## Supplied information
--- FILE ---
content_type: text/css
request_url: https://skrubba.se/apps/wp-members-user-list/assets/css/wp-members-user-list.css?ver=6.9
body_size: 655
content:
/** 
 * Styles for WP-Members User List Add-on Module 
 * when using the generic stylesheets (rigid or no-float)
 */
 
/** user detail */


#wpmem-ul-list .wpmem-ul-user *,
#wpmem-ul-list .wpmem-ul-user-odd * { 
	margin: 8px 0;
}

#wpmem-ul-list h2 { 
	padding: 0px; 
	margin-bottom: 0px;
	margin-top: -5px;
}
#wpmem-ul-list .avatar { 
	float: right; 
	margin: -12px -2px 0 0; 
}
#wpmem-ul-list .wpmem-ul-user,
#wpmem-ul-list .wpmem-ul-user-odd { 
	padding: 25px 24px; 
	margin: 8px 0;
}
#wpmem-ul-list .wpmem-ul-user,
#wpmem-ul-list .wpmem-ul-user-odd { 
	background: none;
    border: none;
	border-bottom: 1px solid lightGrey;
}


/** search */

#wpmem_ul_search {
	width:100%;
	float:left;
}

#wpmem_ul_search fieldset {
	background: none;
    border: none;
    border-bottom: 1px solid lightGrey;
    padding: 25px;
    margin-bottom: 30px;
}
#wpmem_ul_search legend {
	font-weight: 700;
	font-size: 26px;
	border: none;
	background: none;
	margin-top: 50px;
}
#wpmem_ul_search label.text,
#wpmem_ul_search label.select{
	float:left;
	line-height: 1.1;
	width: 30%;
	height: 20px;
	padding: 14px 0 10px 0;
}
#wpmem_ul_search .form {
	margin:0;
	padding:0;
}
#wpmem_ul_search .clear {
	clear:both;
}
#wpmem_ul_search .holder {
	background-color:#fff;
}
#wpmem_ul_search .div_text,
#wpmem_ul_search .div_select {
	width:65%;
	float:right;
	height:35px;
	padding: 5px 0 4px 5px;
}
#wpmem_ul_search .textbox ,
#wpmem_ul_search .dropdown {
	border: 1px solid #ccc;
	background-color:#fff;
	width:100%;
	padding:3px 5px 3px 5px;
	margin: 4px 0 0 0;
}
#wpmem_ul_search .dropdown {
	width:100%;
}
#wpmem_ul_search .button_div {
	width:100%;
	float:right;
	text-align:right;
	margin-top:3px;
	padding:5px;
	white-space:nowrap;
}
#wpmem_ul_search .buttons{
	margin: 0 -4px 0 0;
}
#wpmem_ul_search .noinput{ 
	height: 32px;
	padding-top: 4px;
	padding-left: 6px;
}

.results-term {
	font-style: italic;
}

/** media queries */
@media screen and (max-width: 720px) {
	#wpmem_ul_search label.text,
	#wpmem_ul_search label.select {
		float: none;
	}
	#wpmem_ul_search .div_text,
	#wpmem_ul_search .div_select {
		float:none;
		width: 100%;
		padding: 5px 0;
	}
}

## Problem details
Please make an exact copy of the entries, down to the last character.

## Your solution
--- FILE ---
content_type: text/css
request_url: https://skrubba.se/apps/wp-members-user-list/assets/css/wp-members-user-list.css?ver=6.9
body_size: 655
content:
/** 
 * Styles for WP-Members User List Add-on Module 
 * when using the generic stylesheets (rigid or no-float)
 */
 
/** user detail */


#wpmem-ul-list .wpmem-ul-user *,
#wpmem-ul-list .wpmem-ul-user-odd * { 
	margin: 8px 0;
}

#wpmem-ul-list h2 { 
	padding: 0px; 
	margin-bottom: 0px;
	margin-top: -5px;
}
#wpmem-ul-list .avatar { 
	float: right; 
	margin: -12px -2px 0 0; 
}
#wpmem-ul-list .wpmem-ul-user,
#wpmem-ul-list .wpmem-ul-user-odd { 
	padding: 25px 24px; 
	margin: 8px 0;
}
#wpmem-ul-list .wpmem-ul-user,
#wpmem-ul-list .wpmem-ul-user-odd { 
	background: none;
    border: none;
	border-bottom: 1px solid lightGrey;
}


/** search */

#wpmem_ul_search {
	width:100%;
	float:left;
}

#wpmem_ul_search fieldset {
	background: none;
    border: none;
    border-bottom: 1px solid lightGrey;
    padding: 25px;
    margin-bottom: 30px;
}
#wpmem_ul_search legend {
	font-weight: 700;
	font-size: 26px;
	border: none;
	background: none;
	margin-top: 50px;
}
#wpmem_ul_search label.text,
#wpmem_ul_search label.select{
	float:left;
	line-height: 1.1;
	width: 30%;
	height: 20px;
	padding: 14px 0 10px 0;
}
#wpmem_ul_search .form {
	margin:0;
	padding:0;
}
#wpmem_ul_search .clear {
	clear:both;
}
#wpmem_ul_search .holder {
	background-color:#fff;
}
#wpmem_ul_search .div_text,
#wpmem_ul_search .div_select {
	width:65%;
	float:right;
	height:35px;
	padding: 5px 0 4px 5px;
}
#wpmem_ul_search .textbox ,
#wpmem_ul_search .dropdown {
	border: 1px solid #ccc;
	background-color:#fff;
	width:100%;
	padding:3px 5px 3px 5px;
	margin: 4px 0 0 0;
}
#wpmem_ul_search .dropdown {
	width:100%;
}
#wpmem_ul_search .button_div {
	width:100%;
	float:right;
	text-align:right;
	margin-top:3px;
	padding:5px;
	white-space:nowrap;
}
#wpmem_ul_search .buttons{
	margin: 0 -4px 0 0;
}
#wpmem_ul_search .noinput{ 
	height: 32px;
	padding-top: 4px;
	padding-left: 6px;
}

.results-term {
	font-style: italic;
}

/** media queries */
@media screen and (max-width: 720px) {
	#wpmem_ul_search label.text,
	#wpmem_ul_search label.select {
		float: none;
	}
	#wpmem_ul_search .div_text,
	#wpmem_ul_search .div_select {
		float:none;
		width: 100%;
		padding: 5px 0;
	}
}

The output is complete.